• **Extracted text**
++++
# Back yard stunts



## MR. evil (Aug 17, 2008)

So Randi gave me permission to build some bike stunts in the back yard. I decided to build a few things to help me work on some skills that will help out on the trails when riding.

The first thing I built was a skinny bridge that is 10" wide. Right now I have it set up so we can ride up or down it from the deck. But it is not attached and I also plan on using this horizontally with some blocks under it for elevation. I figure I can easily add more blocks under it to make it higher as we get more confident. Riding this has already started to pay off. This morning on out ride I rode an 8" wide bridge that was about 20 to 30 feet long....and it turned several times! Greg and Brian also ride this bridge


----------



## MR. evil (Aug 17, 2008)

The next thing I built were a couple of wider sections that we can use to practice drops and riding bridges. I also made this adjustable so I can add blocks under it to make it higher as we get better. My goal on this is to be able to do a wheely drop from a track stand right at the edge.


----------



## bvibert (Aug 17, 2008)

Nice work Tim, those look like fun.  I'm sure they'll come in useful.

When are you building a teeter totter?


----------



## MR. evil (Aug 17, 2008)

bvibert said:


> Nice work Tim, those look like fun.  I'm sure they'll come in useful.
> 
> When are you building a teeter totter?




The skinny one has already improved my confidence. But I was riding off the drop for an hour yesterday and I still hesitated when doing that small drop on todays ride:roll:

A teeter totter is in the works.....that will take no time at all to make.I did these first becuase these were some of the things I wanted to work on right now


----------



## bvibert (Aug 17, 2008)

From the looks of it that's easily as tall as the drop on today's ride, if not bigger.

I could use some stunts like that in my yard to improve my skills.  Of course I need to fix my bike first. :roll:


----------



## Greg (Aug 17, 2008)

when are you putting in the pump track? :lol:

Seriously, cool stuff.


----------



## MR. evil (Aug 17, 2008)

Greg said:


> when are you putting in the pump track? :lol:
> 
> Seriously, cool stuff.



Thanks....
++++
• **Given material**

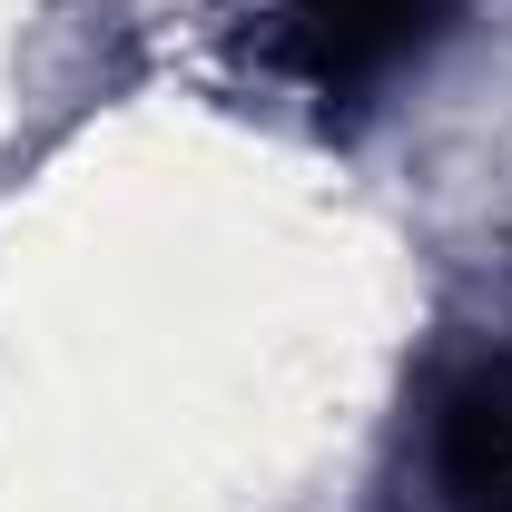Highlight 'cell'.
++++
• **Written tasks**
• a. In the bike stunts thread:
(i) How wide is the skinny bridge that was built first?
(ii) What is the stated goal for the wider sections?
(iii) What does bvibert say he needs to do before he could use stunts like that?
• b. How would you continue the backyard bike stunts thread after its last post?
The material above is separate from the forum thread about backyard bike stunts.

• **Task-by-task outputs**
• a.
(i) 10 inches.
(ii) To do a wheely drop from a track stand right at the edge.
(iii) Fix his bike.

• b.
Not sure I want to tear up that much of my yard with a pump track. But I am going to build a dirt jump


----------



## severine (Aug 17, 2008)

Very cool, Tim!  I bet you and Randi will improve dramatically with that in your backyard!


----------



## cbcbd (Aug 17, 2008)

Cool stuff!!

If I ever had the room and yard I'd build a whole raised track with different widths and heights... Fun stuff... having to wheelie drop off a 1-2' wide bridge onto another one maybe 1' down... and then it gets narrower, 10"ish... fun fun

I'd also build a skinny with a sharp bend on it so I could practice the whole stopping and hopping the rear wheel into line.

But this is an awesome start... just keep searching for people giving away those pallets 



bvibert said:


> Of course I need to fix my bike first. :roll:


And what did you do to your bike?


...and yeah, for some reason I can wheel drop a set of stairs about 3' high, but would freak out on a 3' ledge... I think my ledge wheel dropping balls are stuck around  1.5-2'. That's where the progressive wheel drop setup you have is nice. I think so much of mtb is measurably progressive... bigger drops, bigger wheelie drops, bigger bunny hops, bigger step ups, skinnier skinnies. Very easy to measure progress and confidence.


----------



## bvibert (Aug 18, 2008)

cbcbd said:


> And what did you do to your bike?



Moved discussion to this thread:
http://forums.alpinezone.com/33827-busted-wheel-again.html


----------



## Trekchick (Aug 18, 2008)

HEY!!!!! this is not discussion about Back Yard Stunts!!!!!!^^^^^^^^^^^^^^^^^^^^^^


MR Evil, Looking forward to seeing the teeter totter.
the trick is in the balance, so it flops back in the original direction.  That should be easy to find.

This is the wimpy one I posted, but its a great start, especially when you're head is playing games on heights.


----------



## bvibert (Aug 18, 2008)

Trekchick said:


> HEY!!!!! this is not discussion about Back Yard Stunts!!!!!!^^^^^^^^^^^^^^^^^^^^^^



Actually I was in the middle of rectifying that when you posted...


----------



## MR. evil (Aug 18, 2008)

bvibert said:


> Actually I was in the middle of rectifying that when you posted...



Don't go wasting your time cleaning up this thread. My frail ego can handle the slight thread drift.


----------



## bvibert (Aug 18, 2008)

MR. evil said:


> Don't go wasting your time cleaning up this thread. My frail ego can handle the slight thread drift.



It's no problem.  I like to keep things organized when it's not too hard to separate the hi-jack anyway.


----------



## cbcbd (Aug 18, 2008)

Trekchick said:


> MR Evil, Looking forward to seeing the teeter totter.
> the trick is in the balance, so it flops back in the original direction.  That should be easy to find.


Plus, even if its off its easy to adjust it - just nail some more wood to whichever side you want to drop.


----------



## Trekchick (Aug 18, 2008)

bvibert said:


> Actually I was in the middle of rectifying that when you posted...


You know hijacks are fine with me.  I just really wanted to give you some Chit.  I feel better now


----------



## Trekchick (Aug 18, 2008)

cbcbd said:


> Plus, even if its off its easy to adjust it - just nail some more wood to whichever side you want to drop.


Simple to do, and fun to play on.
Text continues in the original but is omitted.